§ **DIRECTIONS FOR THIS TASK**:
Begin at the line that has "Silueta de grúas", stop after the line that has "Families hold photographs", and print exactly those lines from the records below, without any pictures.

(EXTRACTED RECORDS begins)

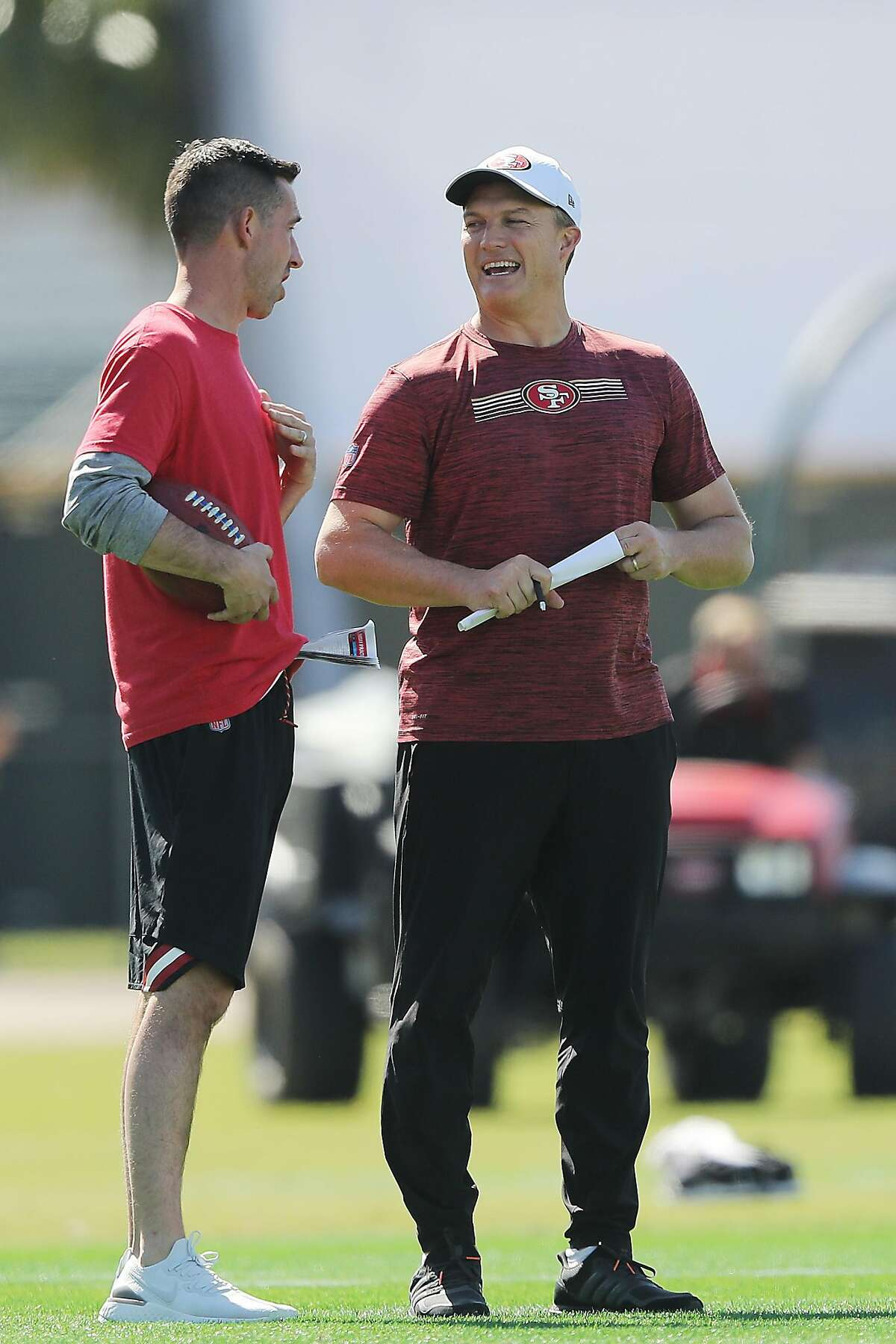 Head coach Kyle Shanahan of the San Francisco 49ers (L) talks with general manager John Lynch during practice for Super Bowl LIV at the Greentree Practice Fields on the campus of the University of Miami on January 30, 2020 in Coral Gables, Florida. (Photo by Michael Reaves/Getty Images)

(EXTRACTED RECORDS ends)
(EXTRACTED RECORDS begins)

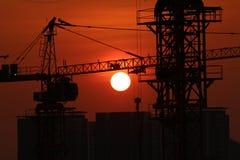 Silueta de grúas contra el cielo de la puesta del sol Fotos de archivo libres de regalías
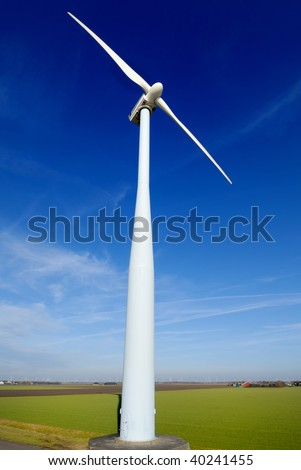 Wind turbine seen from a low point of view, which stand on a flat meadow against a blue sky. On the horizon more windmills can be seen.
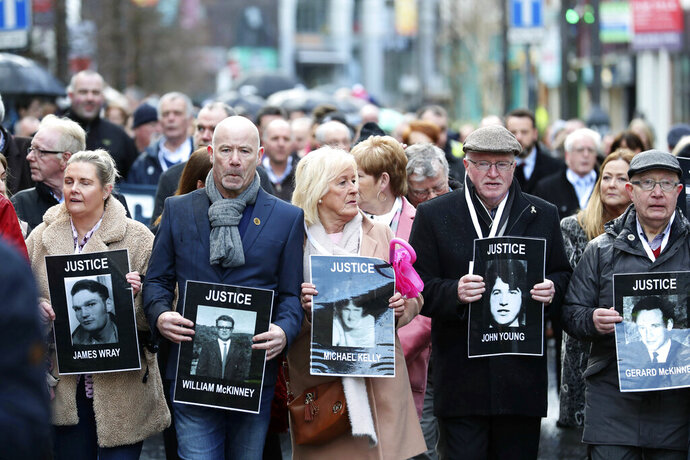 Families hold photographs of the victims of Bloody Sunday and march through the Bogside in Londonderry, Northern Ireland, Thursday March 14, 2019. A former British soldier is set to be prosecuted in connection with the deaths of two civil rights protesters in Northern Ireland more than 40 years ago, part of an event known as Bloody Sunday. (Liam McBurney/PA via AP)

(EXTRACTED RECORDS ends)
(EXTRACTED RECORDS begins)

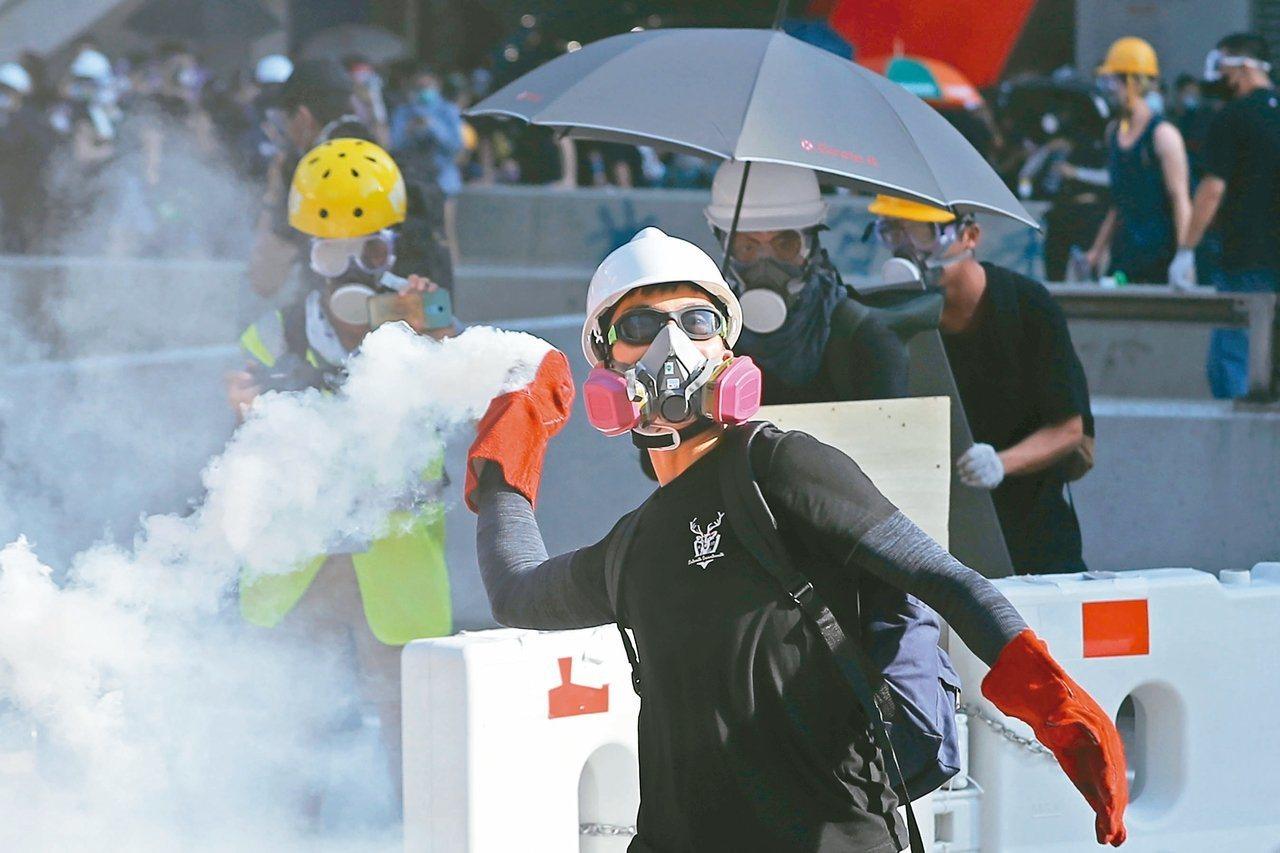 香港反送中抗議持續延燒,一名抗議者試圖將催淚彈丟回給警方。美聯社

(EXTRACTED RECORDS ends)

§ **TASK OUTPUT**:
 Silueta de grúas contra el cielo de la puesta del sol Fotos de archivo libres de regalías
 Wind turbine seen from a low point of view, which stand on a flat meadow against a blue sky. On the horizon more windmills can be seen.
 Families hold photographs of the victims of Bloody Sunday and march through the Bogside in Londonderry, Northern Ireland, Thursday March 14, 2019. A former British soldier is set to be prosecuted in connection with the deaths of two civil rights protesters in Northern Ireland more than 40 years ago, part of an event known as Bloody Sunday. (Liam McBurney/PA via AP)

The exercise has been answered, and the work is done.